In August, the Journal of Marriage and Family will publish a study indicating couples that divvy up household chores evenly thrive better in the bedroom than those who don’t.

“The association between a non-traditional division of labour at home and couples’ sexual satisfaction and frequency has changed dramatically over the past two decades,” explained the study’s lead author Sharon Sassler, a professor of policy analysis and management at Cornell University. “By 2006, couples who reported sharing housework fairly equally, with the man doing more than a third and up to 65% of the housework, reported having sex significantly more often than did couples where the woman (or the man) did 65% or more of the housework.”

How does scrubbing the toilet, or taking part in other chores, actually help?

“The evidence shows that when men do a greater share of housework, women’s perceptions of relationship fairness and satisfaction are greater,” continued Sassler.

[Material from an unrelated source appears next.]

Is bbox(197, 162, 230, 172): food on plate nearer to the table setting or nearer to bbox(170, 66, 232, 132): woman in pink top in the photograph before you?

In a recent TIME magazine article, historian Stephanie Coontz shared her thoughts on this subject, stating: “Where difference was once the basis of desire, equality is increasingly becoming erotic.”

She added: “In marriages of the 1950s and 1960s, wives often reported having sex more often than they wanted because they were dependent on their husbands. “Now that women feel free to say ‘no,’ they are more likely to say ‘yes’ when they feel the relationship is fair.”

Doesn’t house cleaning seem so much more worthwhile now?